_EXERCISE GOAL_: Copy out the stretch of the post-riding soreness thread from "Anybody know of" through "after riding soreness.", swapping "gripping" for "clenching" each time it appears.

_DOCUMENT PASSAGE_:
# Post-Riding soreness



## hornedfrog89 (Feb 17, 2014)

I only ride 1-2 times a week, so I usually get really sore after I ride. The worst, is easily my groin muscle (I'm a lady!! lol). The groin muscle might not be the correct name, but it's the muscle on the interior side of the thigh, at the highest point. 

Is this normal? I mean seriously, every time I ride, I get DOMS SOO bad two days after, I sometimes have to waddle!!

Anybody know of any good workout moved to stregthen this muscle? I'm already a gym nut so I'd love any tips!


----------



## tinyliny (Oct 31, 2009)

I am sometimes sore at the top of the thigh, where the big tendon is that you use to bring your leg inward (adduct?). 
if you are really sore, it tells you that you are gripping too much. 
riding more often helps reduce after riding soreness.


----------



## waresbear (Jun 18, 2011)

You are building muscle in spots that were soft and yes, it does get sore. To build muscle, when you are working them, you are tearing them, small, tiny tears. Scar tissue fills it in and the muscle gets bigger. If you can't ride more often to build your muscles, you might have to work those muscles doing some exercise to keep them strong & oxygenated. Make sure you give those muscles a warm relief too, like a soak in a hot tub. A good exercise for your inner thigh and groin muscles is a plie hop, I have posted one version of it, many more different types if you look online....
https://www.youtube.com/watch?v=f7yCiru65r0


----------



## livelovelaughride (Sep 13, 2011)

_DATA PROVIDED_:

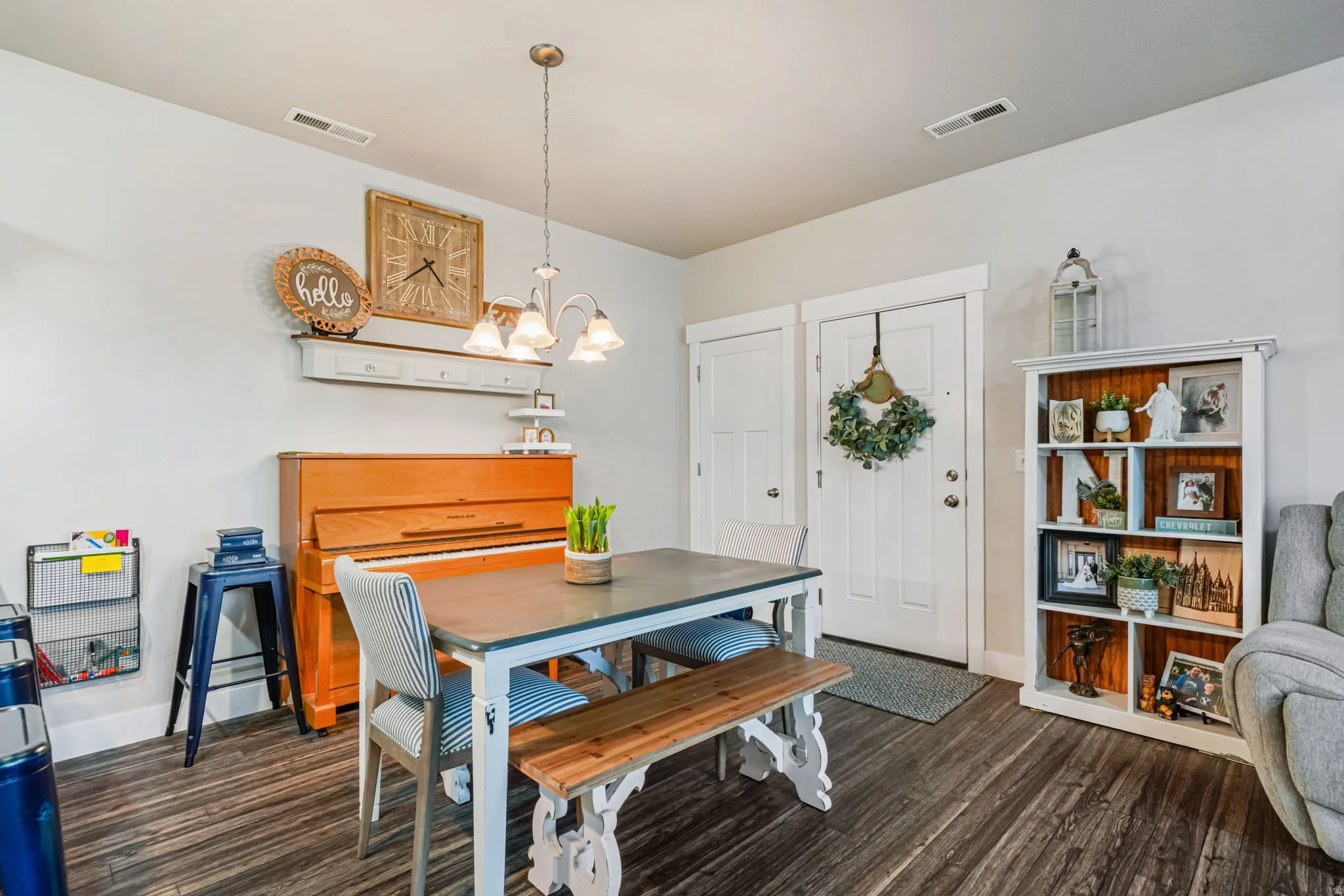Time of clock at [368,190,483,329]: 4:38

...

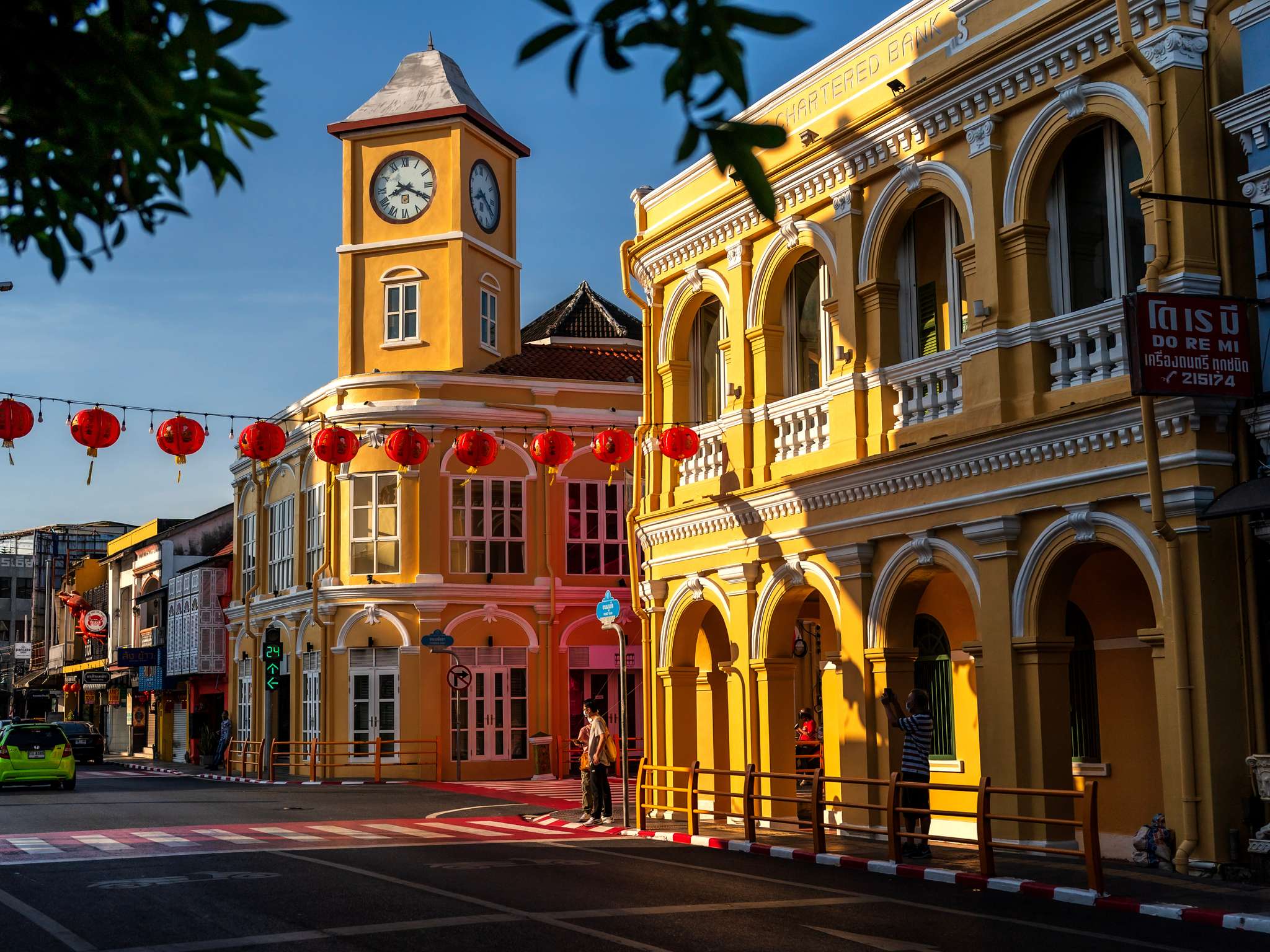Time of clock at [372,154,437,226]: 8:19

_SOLUTION TO THIS TASK_:
Anybody know of any good workout moved to stregthen this muscle? I'm already a gym nut so I'd love any tips!


----------



## tinyliny (Oct 31, 2009)

I am sometimes sore at the top of the thigh, where the big tendon is that you use to bring your leg inward (adduct?). 
if you are really sore, it tells you that you are clenching too much. 
riding more often helps reduce after riding soreness.